On Fri, Feb 15, 2013 at 1:01 PM, Gabe Fierro notifications@github.comwrote:
I can't reproduce the error...I ran the two downloaded XML files through the preprocessor and ended up with
sqlite> select * from invpat where (Firstname = "KINJOE" or Firstname = "KIN JOE"); KINJOE|KINJOE|SHAM||SHOREVIEW|MN|US|55126|45.080064|-93.137722|0|D0656308|2010|2010|2012|2010-11-18|ORTHOCOR MEDICAL INC|H000000000896|D3-2031||D0656308-0|D0656308-0|D0656308-0 KINJOE|KINJOE|SHAM||SHOREVIEW|MN|US|55126|45.080064|-93.137722|1|07783348|2008|2008|2010|2008-04-16|ORTHOCOR MEDICAL INC|H000000000896|607-3/602-2/600-15||07783348-1|07783348-1|07783348-1
— Reply to this email directly or view it on GitHubhttps://github.com/funginstitute/patentprocessor/issues/10#issuecomment-13627825.
primus inter parse
In this email from Jill, she's looking at a file called full.sqlite3
. Where does this file get generated? It might be worth it to regenerate that file from scratch and see if we still have the error. I spend most of yesterday looking through code and running one-off tests, and I still cannot reproduce the error where we get "KIN JOE" and "KINJOE".
Okay, it's not looking so good in full.sqlite3 in jan292013: some rows have location data and others don't (for the same inventor):
sqlite> select firstname, lastname, street, city, state, country ...> from invpat ...> where ((firstname = "KINJOE" or firstname = "KIN JOE") and lastname = "SHAM") ...> or (firstname = "ALEXANDER" and lastname = "GRUBER") ...> or (firstname = "OLIVER" and lastname = "RENELT");
Firstname|Lastname|Street|City|State|Country OLIVER|RENELT||HAMBURG||DE ALEXANDER|GRUBER||SANKT GEORGEN||DE KIN JOE|SHAM||SHOREVIEW|MN|US KINJOE|SHAM|||| OLIVER|RENELT|||| ALEXANDER|GRUBER||||
full.sqlite
is typically the name I apply to an invpat db which is ready for disambiguation. As for which full.sqlite3
she is using, don't know.
This db does get regenerated for every new disambiguation. It's partially scripted.
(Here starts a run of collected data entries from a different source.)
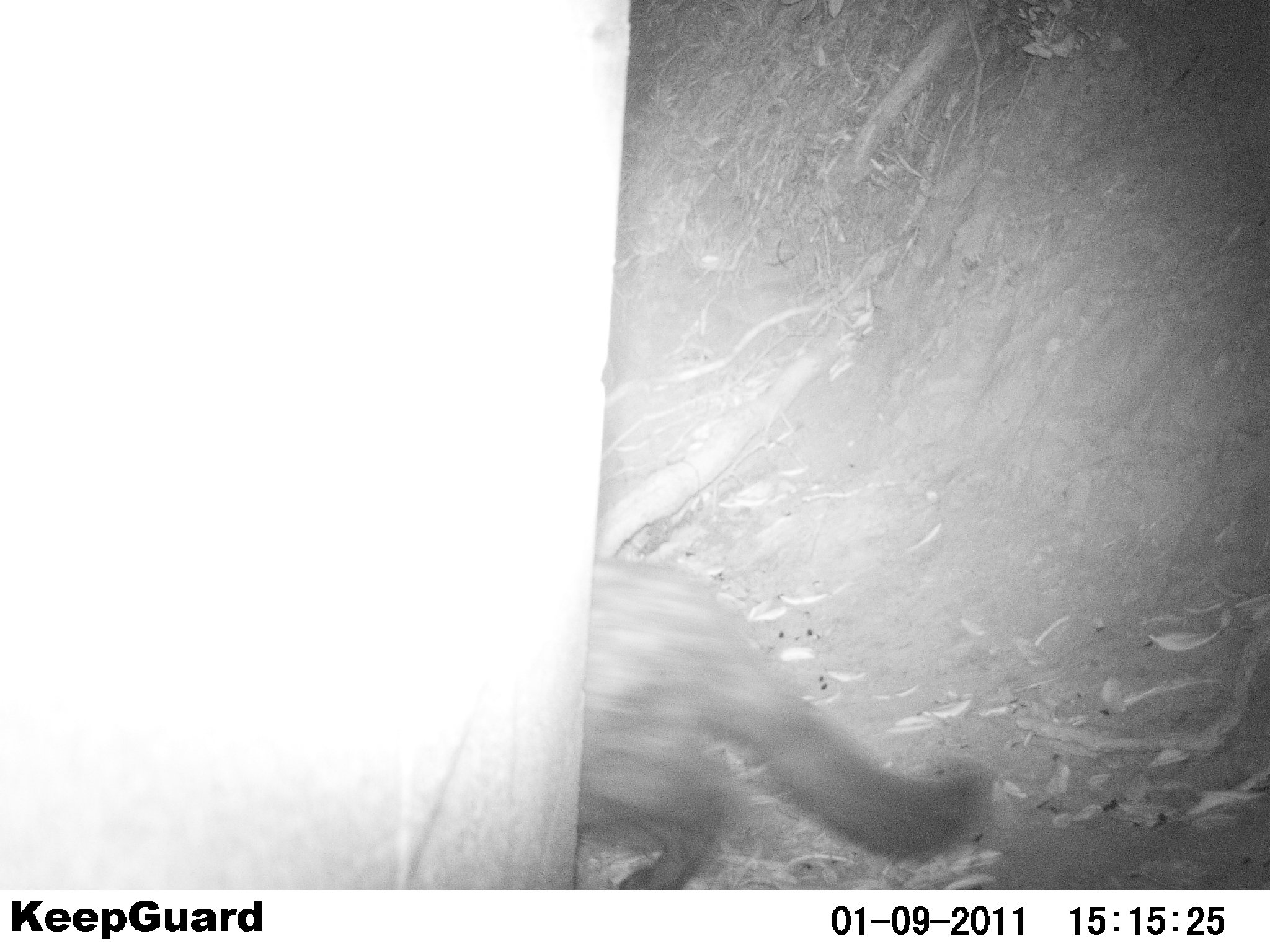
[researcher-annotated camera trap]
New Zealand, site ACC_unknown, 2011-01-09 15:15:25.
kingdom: Animalia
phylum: Chordata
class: Mammalia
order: Carnivora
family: Felidae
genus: Felis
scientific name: Felis catus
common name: domestic cat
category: cat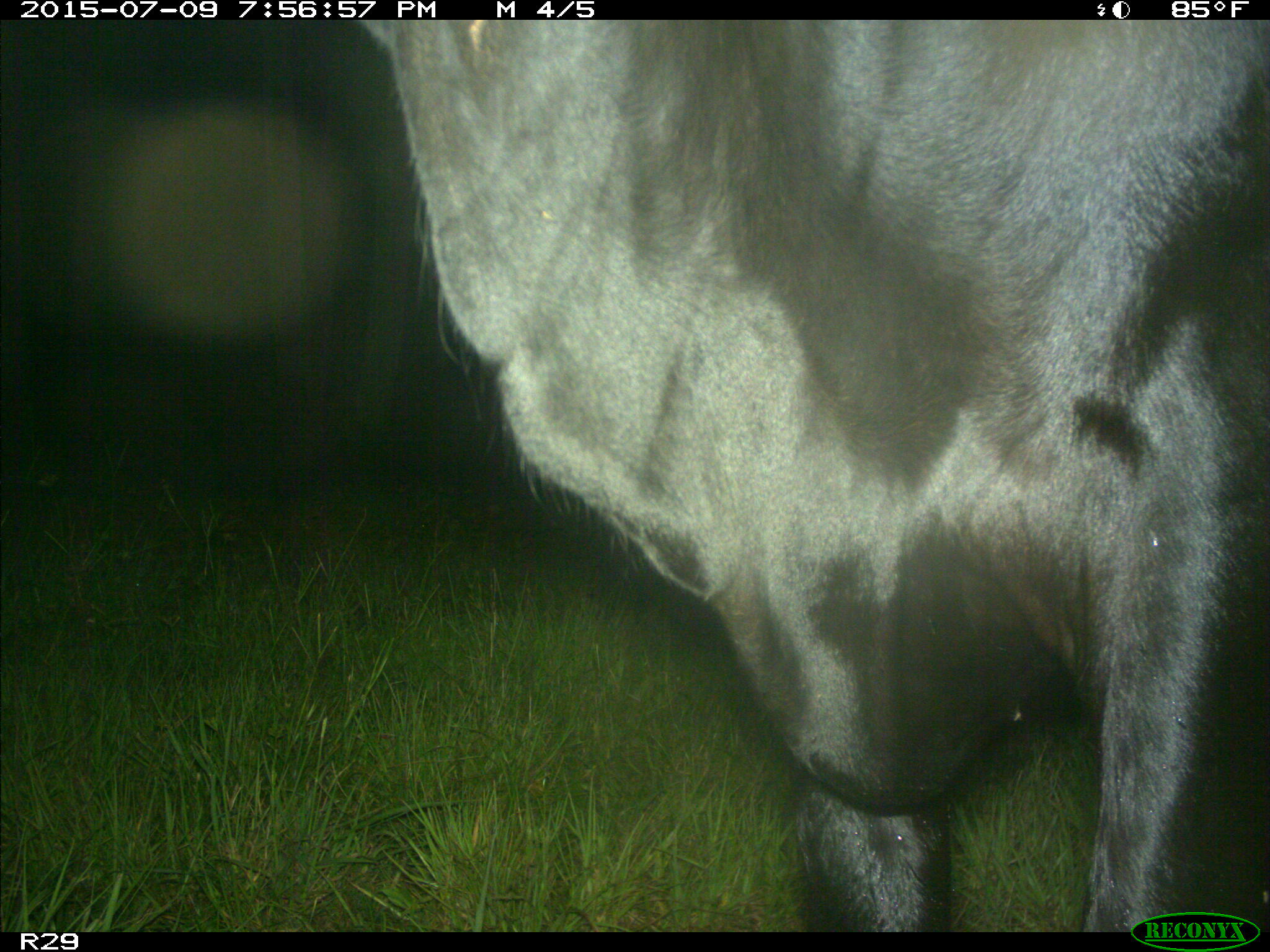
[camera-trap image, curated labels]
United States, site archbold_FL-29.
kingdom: Animalia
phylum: Chordata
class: Mammalia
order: Artiodactyla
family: Bovidae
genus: Bos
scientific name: Bos taurus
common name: domestic cow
Bos taurus (domestic cow).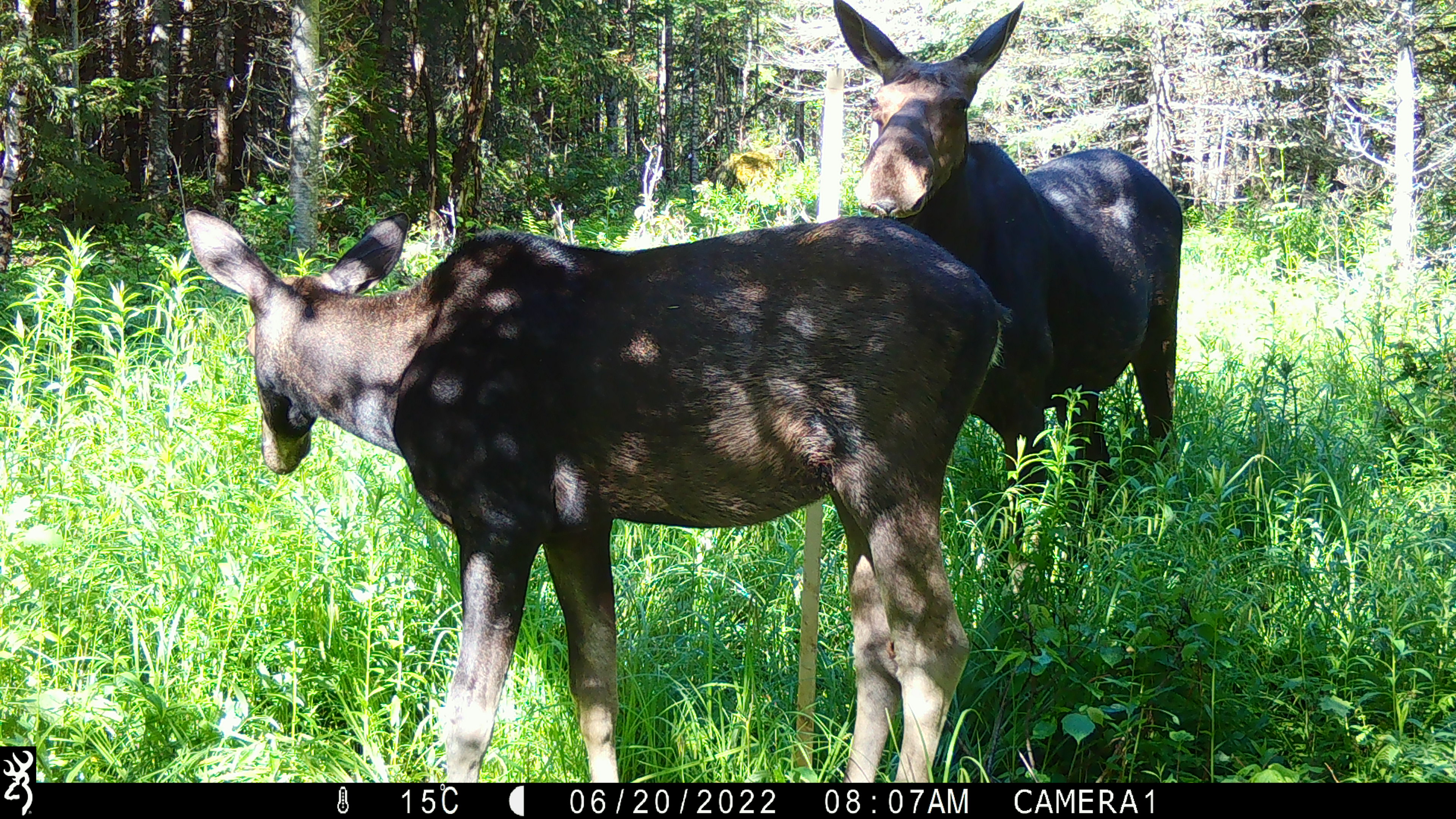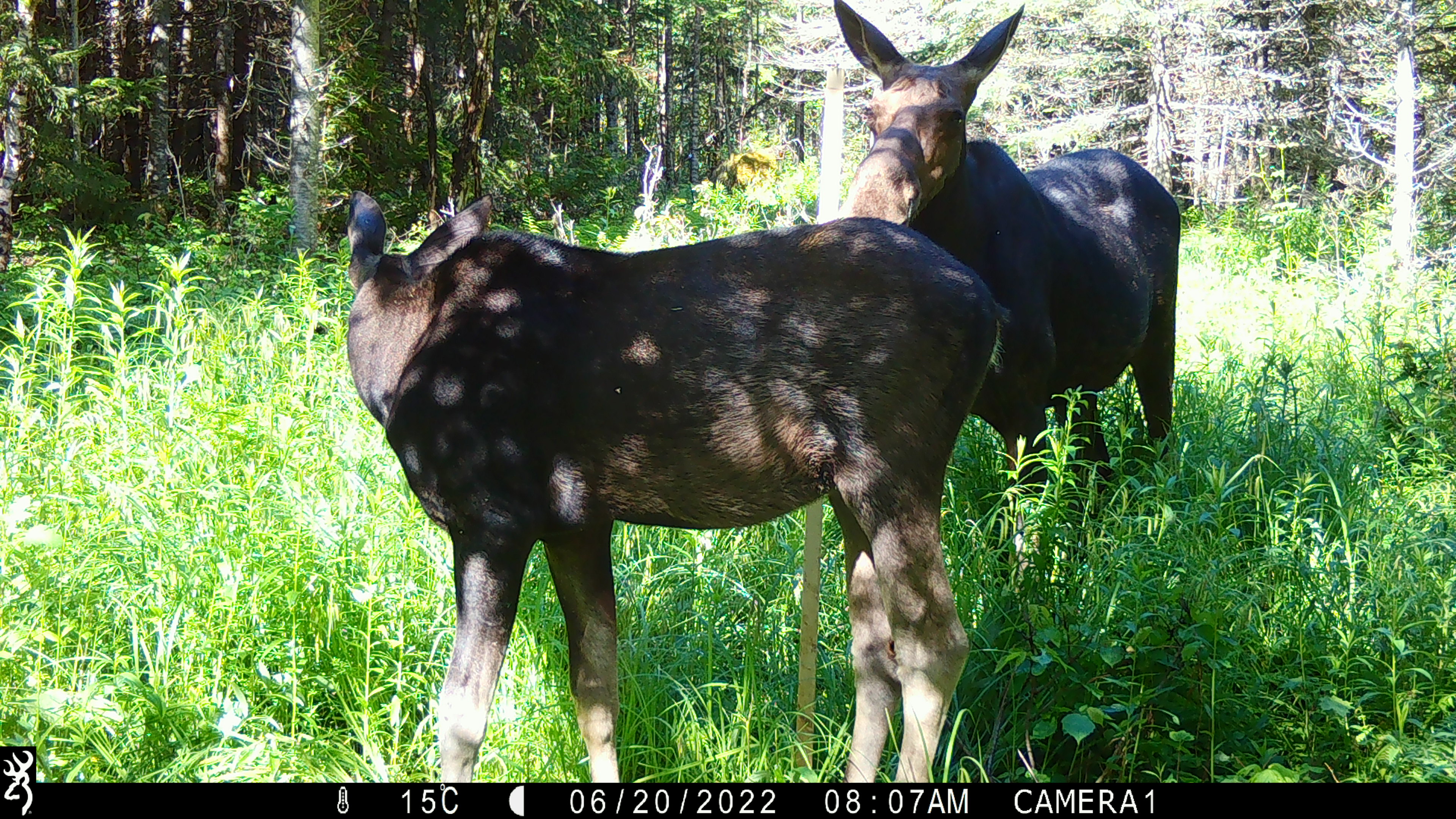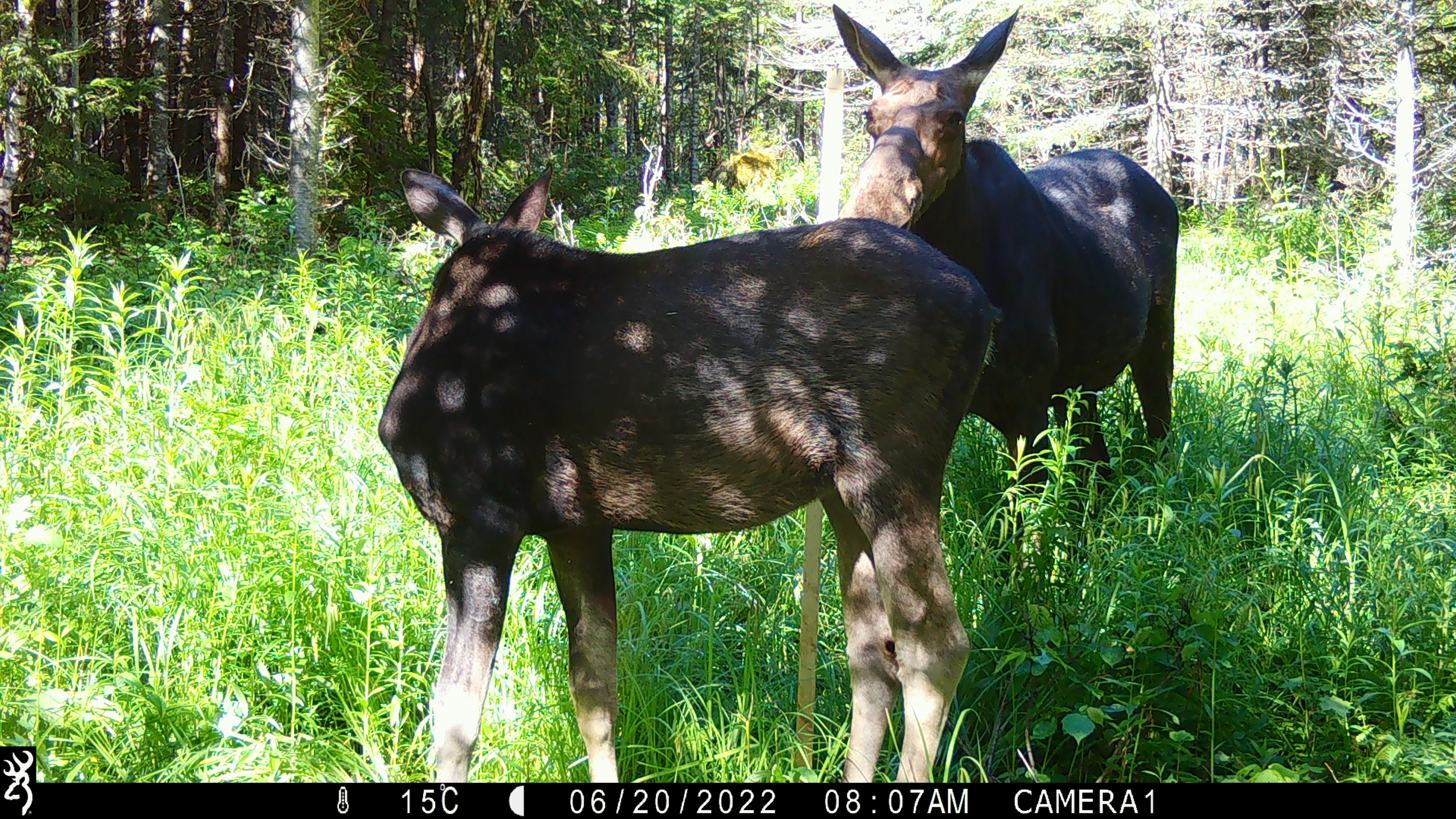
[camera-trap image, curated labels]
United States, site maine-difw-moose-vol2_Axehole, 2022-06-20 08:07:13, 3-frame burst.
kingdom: Animalia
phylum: Chordata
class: Mammalia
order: Artiodactyla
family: Cervidae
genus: Alces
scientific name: Alces alces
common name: moose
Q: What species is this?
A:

I added a small unittest in 6ffd255 to make sure that running the ascit
function with default parameters removes the hyphen in strings. I'm closing the issue on the assertion that we will be ignoring hyphens in names; having the hyphen in the names would probably help the disambiguator and is technically more "correct" in terms of parsing, but I'm not sure whether including the hyphen would break items further along in the toolchain. In fact, the ascit
function takes an optional flag strict
that if set to False seemingly doesn't remove periods or hyphens or other punctuation marks (e.g. those that might occur with initials). Additionally, I am unable to reproduce the original error in this issue. We can reopen this at a later date if we decide we want to handle punctuation in names differently.
Additionally, one of the KIN-JOE files will be available at test/fixtures/xml/ipg100824-hyphenated.xml
Excellent, thanks.
Is KIN JOE the same person as KINJOE?
KIN JOE|SHAM||SHOREVIEW|MN|US|07783348-1 http://patft.uspto.gov/netacgi/nph-Parser?Sect1=PTO2&Sect2=HITOFF&p=1&u=%2Fnetahtml%2FPTO%2Fsearch-adv.htm&r=1&f=G&l=50&d=PTXT&S1=7783348.PN.&OS=PN/7783348&RS=PN/7783348
KINJOE|SHAM|||||D0656308-0 http://patft.uspto.gov/netacgi/nph-Parser?Sect1=PTO2&Sect2=HITOFF&p=1&u=%2Fnetahtml%2FPTO%2Fsearch-adv.htm&r=1&f=G&l=50&d=PTXT&S1=D656308.PN.&OS=PN/D656308&RS=PN/D656308
Both patents show Kin-Joe as inventor.